Edinburgh Review: Dubois Entendre

Edinburgh Review: Dubois Entendre

Myra Dubois is a bit like Lily Savage crossed with Hyacinth Bucket – sharp-tongued and with a plum in her mouth. Dubois Entendre is the sequel to her much more successful previous show at the Gilded Balloon, Self Admyra. She’s not bitter… But she does snipe with the best of them, taking the minimal audience numbers in her stride and firing out snide comments and quips like machine gun bullets. It’s well paced and well-rehearsed – Dubois is a seasoned performer who exudes a confidence that puts us immediately at ease.

There are times when the set turns from show to seminar – Dubois practices projectile mindfulness by pointing out all the flaws in us. She prepares her jokes carefully, deviating from the story only for a side comment or sniped remark, all of which have pause and impact. They take time to climax, but they’re worth the wait, peppered with supporting laughs to help us along the way. Certain comments sail close to the wind in their controversy, but Dubois gives us a knowing wink and navigates swiftly back on course like an experienced sailor.

Dubois has decided that the money is in children’s entertainment and she’s dying to show us her skills. This woman should not be allowed anywhere near children unsupervised, but they absolutely should spend a few choice minutes in her presence to expand their worldly experience exponentially. She’s a hilarious failed magician that gets the same exuberant applause when she fucks up a trick as she would if it worked. It’s all in the patter and the sarcastic approach.

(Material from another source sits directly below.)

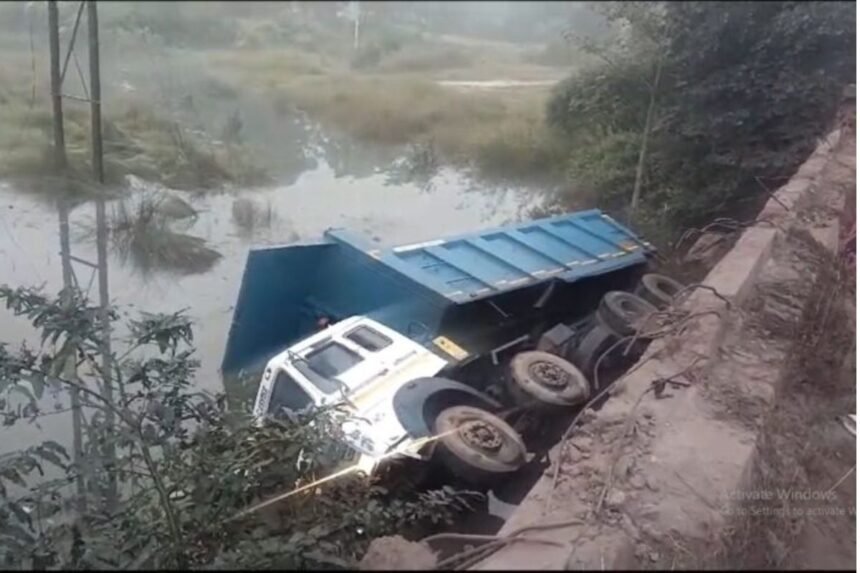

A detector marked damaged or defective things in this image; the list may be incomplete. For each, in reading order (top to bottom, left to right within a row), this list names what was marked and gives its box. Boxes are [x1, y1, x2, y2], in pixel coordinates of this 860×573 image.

overturned truck [222, 210, 680, 482]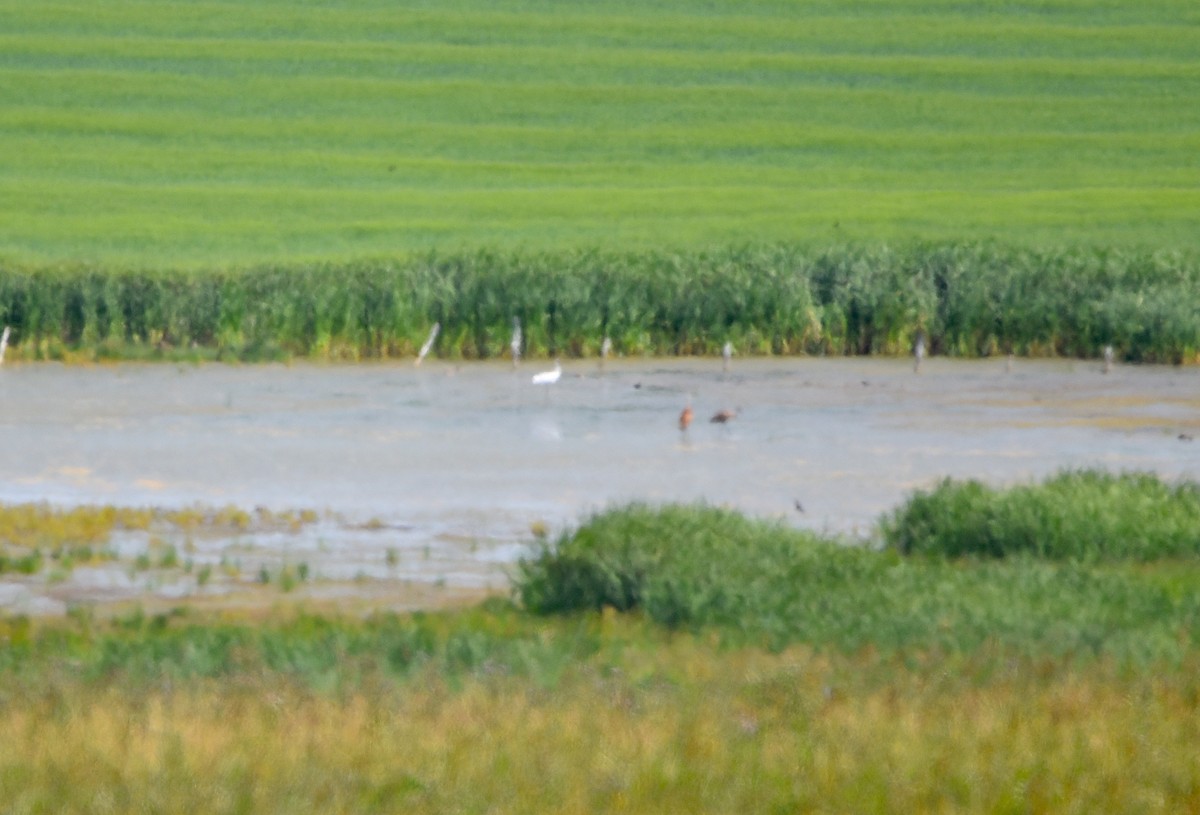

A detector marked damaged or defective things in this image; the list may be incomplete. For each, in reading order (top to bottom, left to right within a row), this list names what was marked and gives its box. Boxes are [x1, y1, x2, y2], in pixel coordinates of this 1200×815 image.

brown rusty-colored bird [680, 408, 700, 434]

The set has some comedically misplaced self-confidence too – her voice, despite her own presumptions, is earth-shatteringly bad. Candle In The Wind is mumbled and murdered; Where Is Love from Oliver! has a shrieking, nasal accompaniment. Again though, the hilarity is in the absence of talent, combined with the confidence to carry it through. She shows off in some plays to accentuate her glaring lack of talent in others.

In the end Dubois Entendre reaches a spiritual redemption by spouting religious nonsense. Dubois atones for his transgressions in the past year with a final flurry of quick-witted comedic praises, priming herself for radicalisation. The show is a self-made success, the experience and confidence of Dubois carrying us along for the ride.